[Rows taken from a dataset]
■ ■ ■ ■ ■ ■ ■

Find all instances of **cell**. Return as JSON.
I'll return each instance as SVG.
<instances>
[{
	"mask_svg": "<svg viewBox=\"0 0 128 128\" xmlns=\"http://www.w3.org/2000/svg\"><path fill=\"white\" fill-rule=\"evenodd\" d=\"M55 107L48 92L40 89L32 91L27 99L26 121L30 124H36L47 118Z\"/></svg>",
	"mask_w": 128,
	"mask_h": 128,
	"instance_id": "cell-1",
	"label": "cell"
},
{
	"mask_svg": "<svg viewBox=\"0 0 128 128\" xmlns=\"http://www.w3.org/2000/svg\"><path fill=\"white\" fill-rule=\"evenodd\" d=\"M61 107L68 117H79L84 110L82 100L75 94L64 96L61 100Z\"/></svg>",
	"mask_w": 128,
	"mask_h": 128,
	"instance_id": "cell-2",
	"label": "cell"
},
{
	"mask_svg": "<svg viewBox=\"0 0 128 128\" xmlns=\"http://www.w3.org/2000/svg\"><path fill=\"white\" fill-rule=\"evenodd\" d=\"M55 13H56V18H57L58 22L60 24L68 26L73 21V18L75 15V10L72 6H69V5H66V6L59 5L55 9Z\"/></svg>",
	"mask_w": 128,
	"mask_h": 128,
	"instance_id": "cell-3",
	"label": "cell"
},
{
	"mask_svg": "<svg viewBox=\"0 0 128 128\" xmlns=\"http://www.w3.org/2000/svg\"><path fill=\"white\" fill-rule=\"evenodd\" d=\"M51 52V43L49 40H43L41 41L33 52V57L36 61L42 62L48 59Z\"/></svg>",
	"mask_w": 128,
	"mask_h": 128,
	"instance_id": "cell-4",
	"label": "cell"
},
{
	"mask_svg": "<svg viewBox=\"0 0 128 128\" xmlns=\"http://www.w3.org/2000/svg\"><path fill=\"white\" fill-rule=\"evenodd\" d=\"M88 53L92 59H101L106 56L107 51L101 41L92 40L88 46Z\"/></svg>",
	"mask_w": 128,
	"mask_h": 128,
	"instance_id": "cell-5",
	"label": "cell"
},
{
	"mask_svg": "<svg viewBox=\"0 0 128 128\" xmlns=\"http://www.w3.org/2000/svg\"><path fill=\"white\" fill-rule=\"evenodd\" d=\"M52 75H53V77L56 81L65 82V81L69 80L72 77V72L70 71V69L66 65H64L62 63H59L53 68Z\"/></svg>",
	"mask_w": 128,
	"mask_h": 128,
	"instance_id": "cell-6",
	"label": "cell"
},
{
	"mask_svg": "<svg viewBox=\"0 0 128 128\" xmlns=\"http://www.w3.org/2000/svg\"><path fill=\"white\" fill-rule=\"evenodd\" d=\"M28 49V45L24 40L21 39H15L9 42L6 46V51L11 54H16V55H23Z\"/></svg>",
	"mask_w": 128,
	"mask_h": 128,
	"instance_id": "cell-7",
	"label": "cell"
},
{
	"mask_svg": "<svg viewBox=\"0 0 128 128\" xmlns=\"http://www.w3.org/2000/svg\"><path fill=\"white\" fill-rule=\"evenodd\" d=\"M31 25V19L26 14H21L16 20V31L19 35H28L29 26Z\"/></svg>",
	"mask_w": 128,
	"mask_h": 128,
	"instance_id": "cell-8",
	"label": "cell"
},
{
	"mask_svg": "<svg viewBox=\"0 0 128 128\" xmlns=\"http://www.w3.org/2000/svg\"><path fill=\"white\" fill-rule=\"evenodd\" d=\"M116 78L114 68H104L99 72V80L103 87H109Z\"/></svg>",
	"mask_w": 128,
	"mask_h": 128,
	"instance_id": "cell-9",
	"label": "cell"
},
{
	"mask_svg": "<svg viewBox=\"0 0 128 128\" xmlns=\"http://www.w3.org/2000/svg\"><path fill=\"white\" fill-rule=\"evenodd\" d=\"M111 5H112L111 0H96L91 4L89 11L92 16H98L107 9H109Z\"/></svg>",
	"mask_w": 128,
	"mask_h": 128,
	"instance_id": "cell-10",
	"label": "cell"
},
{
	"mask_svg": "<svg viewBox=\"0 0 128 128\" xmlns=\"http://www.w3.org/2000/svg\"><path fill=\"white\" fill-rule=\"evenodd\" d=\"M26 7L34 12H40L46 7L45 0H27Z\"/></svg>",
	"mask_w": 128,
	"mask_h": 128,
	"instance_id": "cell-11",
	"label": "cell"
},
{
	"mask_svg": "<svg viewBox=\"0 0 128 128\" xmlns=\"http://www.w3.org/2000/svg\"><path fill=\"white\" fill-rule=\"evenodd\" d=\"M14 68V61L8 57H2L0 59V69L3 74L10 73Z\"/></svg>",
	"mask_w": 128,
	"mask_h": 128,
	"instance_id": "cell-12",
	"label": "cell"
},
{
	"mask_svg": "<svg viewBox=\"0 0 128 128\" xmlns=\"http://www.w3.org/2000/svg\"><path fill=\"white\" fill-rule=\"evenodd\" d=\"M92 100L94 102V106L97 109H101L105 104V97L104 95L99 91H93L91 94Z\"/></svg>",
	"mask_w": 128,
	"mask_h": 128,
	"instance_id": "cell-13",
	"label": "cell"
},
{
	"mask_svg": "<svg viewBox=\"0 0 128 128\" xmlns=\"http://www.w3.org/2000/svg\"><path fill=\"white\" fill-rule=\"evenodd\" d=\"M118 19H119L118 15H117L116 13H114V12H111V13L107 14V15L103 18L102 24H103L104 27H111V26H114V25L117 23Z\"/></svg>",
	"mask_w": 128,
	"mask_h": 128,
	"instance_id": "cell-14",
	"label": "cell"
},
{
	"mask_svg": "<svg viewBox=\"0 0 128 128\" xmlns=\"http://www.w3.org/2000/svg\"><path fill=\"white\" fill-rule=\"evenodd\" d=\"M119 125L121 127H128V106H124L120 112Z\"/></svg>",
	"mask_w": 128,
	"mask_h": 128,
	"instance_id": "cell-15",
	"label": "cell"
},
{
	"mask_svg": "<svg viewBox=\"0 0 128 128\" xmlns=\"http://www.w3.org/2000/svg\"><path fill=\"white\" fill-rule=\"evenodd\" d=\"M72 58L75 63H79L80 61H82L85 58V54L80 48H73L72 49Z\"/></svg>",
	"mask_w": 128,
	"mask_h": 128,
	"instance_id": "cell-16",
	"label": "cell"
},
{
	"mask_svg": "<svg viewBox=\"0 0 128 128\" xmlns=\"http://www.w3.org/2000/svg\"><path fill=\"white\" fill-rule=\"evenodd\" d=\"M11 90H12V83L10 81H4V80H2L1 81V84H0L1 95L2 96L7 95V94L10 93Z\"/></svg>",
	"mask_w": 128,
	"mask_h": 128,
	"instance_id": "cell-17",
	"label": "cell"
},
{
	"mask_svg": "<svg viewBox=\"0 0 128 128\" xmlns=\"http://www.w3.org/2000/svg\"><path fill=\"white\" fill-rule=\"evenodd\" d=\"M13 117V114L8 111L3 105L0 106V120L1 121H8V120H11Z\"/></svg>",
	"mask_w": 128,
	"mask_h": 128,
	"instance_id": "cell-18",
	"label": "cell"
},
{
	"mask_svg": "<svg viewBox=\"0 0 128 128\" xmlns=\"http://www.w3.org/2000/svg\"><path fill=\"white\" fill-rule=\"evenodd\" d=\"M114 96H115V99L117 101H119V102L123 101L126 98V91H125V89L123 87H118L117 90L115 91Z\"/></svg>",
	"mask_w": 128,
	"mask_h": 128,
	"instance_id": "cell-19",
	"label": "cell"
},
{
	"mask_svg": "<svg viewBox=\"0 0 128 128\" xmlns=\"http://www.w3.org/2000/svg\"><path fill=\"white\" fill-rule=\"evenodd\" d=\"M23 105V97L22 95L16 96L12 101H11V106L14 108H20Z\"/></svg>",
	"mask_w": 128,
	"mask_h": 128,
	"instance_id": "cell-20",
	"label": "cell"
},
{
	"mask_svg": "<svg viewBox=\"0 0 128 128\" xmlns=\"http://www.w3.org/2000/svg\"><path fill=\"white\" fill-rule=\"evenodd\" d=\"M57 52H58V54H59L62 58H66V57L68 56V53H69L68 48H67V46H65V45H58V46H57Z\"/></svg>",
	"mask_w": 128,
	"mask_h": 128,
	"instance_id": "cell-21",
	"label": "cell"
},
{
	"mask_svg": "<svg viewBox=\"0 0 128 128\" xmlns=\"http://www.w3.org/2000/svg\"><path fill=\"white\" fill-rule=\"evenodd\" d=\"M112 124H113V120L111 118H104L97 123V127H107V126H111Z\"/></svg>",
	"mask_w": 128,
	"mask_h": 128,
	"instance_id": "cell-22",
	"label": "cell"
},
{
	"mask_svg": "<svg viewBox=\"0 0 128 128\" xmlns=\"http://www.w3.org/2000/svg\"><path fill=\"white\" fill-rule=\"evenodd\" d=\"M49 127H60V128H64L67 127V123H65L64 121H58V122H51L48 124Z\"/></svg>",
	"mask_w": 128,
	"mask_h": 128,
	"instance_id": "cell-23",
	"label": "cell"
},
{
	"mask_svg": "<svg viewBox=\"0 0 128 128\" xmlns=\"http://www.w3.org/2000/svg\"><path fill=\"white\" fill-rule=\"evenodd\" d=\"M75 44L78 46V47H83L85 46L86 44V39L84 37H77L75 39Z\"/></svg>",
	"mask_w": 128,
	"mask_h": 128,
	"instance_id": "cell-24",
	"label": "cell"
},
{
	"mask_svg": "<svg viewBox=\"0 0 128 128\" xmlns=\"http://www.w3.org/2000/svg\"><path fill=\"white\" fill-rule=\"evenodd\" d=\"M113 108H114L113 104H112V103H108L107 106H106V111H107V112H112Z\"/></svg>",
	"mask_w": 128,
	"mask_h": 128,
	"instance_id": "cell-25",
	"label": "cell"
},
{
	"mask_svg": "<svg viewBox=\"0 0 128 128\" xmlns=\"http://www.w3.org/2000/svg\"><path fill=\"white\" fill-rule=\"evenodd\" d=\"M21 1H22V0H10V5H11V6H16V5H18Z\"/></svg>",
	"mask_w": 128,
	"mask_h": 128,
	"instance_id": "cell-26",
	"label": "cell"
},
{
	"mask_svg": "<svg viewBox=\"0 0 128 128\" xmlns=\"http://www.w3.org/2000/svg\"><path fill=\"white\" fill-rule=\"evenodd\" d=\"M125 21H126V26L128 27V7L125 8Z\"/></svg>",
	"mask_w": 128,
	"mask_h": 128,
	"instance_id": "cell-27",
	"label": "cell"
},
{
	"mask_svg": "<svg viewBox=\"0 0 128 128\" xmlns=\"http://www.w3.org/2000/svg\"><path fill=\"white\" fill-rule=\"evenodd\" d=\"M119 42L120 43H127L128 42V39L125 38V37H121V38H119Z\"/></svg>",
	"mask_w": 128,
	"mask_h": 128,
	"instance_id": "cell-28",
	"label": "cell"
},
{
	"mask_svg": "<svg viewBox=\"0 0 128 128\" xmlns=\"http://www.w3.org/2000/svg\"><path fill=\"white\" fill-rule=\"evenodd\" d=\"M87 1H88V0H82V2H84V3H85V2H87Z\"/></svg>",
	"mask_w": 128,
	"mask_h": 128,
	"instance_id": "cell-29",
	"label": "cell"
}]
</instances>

■ ■ ■ ■ ■ ■ ■

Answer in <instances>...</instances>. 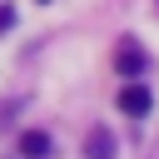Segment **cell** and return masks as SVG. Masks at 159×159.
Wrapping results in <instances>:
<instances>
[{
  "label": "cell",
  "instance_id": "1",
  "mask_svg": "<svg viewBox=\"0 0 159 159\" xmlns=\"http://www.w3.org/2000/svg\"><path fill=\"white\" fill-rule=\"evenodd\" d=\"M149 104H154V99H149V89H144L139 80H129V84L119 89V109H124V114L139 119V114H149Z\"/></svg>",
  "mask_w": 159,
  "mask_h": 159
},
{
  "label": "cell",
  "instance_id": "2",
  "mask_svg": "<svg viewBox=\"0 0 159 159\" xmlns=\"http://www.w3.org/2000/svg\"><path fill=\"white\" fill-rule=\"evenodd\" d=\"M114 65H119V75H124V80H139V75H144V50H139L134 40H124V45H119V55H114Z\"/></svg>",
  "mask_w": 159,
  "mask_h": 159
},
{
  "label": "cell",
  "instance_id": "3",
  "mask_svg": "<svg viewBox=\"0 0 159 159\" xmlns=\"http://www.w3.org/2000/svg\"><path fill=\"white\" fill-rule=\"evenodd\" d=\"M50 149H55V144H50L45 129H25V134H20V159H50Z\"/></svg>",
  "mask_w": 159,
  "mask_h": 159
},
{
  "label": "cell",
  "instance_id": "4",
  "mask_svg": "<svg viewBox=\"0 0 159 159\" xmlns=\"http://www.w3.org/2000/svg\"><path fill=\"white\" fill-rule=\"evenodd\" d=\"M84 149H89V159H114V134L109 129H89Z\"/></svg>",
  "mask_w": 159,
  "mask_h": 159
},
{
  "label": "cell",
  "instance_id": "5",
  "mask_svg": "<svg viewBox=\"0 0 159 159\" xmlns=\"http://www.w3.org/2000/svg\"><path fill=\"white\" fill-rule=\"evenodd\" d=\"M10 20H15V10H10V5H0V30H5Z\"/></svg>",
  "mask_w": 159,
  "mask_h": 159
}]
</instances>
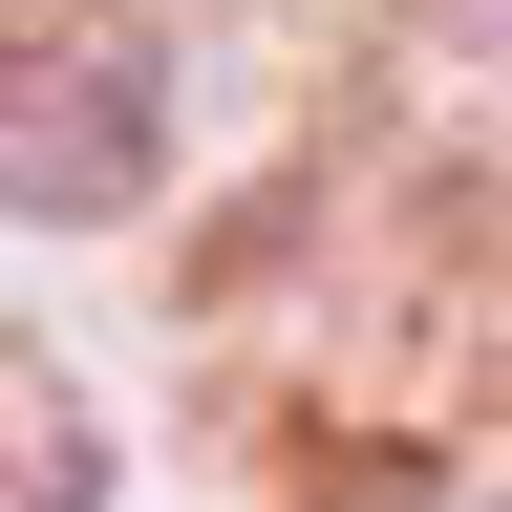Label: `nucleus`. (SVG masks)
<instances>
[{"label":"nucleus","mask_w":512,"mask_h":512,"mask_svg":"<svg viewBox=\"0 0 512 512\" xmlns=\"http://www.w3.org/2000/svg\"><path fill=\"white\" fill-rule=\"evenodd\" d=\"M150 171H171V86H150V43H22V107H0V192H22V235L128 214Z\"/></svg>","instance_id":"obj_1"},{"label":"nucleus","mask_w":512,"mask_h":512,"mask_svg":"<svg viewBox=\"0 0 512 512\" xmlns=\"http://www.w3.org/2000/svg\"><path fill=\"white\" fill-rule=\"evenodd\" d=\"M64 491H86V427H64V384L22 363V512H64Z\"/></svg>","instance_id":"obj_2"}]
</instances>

■ ■ ■ ■ ■ ■ ■

Task goal - Transcribe the data above word for word. Begin at the line that contains "Find all instances" and stop after the line that contains "52V43L49 40H43L41 41L33".

Response to this task -
Find all instances of **cell**. Return as JSON.
I'll return each instance as SVG.
<instances>
[{
	"mask_svg": "<svg viewBox=\"0 0 128 128\" xmlns=\"http://www.w3.org/2000/svg\"><path fill=\"white\" fill-rule=\"evenodd\" d=\"M55 107L48 92L40 89L32 91L27 99L26 121L30 124H36L47 118Z\"/></svg>",
	"mask_w": 128,
	"mask_h": 128,
	"instance_id": "cell-1",
	"label": "cell"
},
{
	"mask_svg": "<svg viewBox=\"0 0 128 128\" xmlns=\"http://www.w3.org/2000/svg\"><path fill=\"white\" fill-rule=\"evenodd\" d=\"M61 107L68 117H79L84 110L82 100L75 94L64 96L61 100Z\"/></svg>",
	"mask_w": 128,
	"mask_h": 128,
	"instance_id": "cell-2",
	"label": "cell"
},
{
	"mask_svg": "<svg viewBox=\"0 0 128 128\" xmlns=\"http://www.w3.org/2000/svg\"><path fill=\"white\" fill-rule=\"evenodd\" d=\"M55 13H56V18H57L58 22L60 24L68 26L73 21V18L75 15V10L72 6H69V5H66V6L59 5L55 9Z\"/></svg>",
	"mask_w": 128,
	"mask_h": 128,
	"instance_id": "cell-3",
	"label": "cell"
},
{
	"mask_svg": "<svg viewBox=\"0 0 128 128\" xmlns=\"http://www.w3.org/2000/svg\"><path fill=\"white\" fill-rule=\"evenodd\" d=\"M51 52V43L49 40H43L41 41L33 52V57L36 61L42 62L48 59Z\"/></svg>",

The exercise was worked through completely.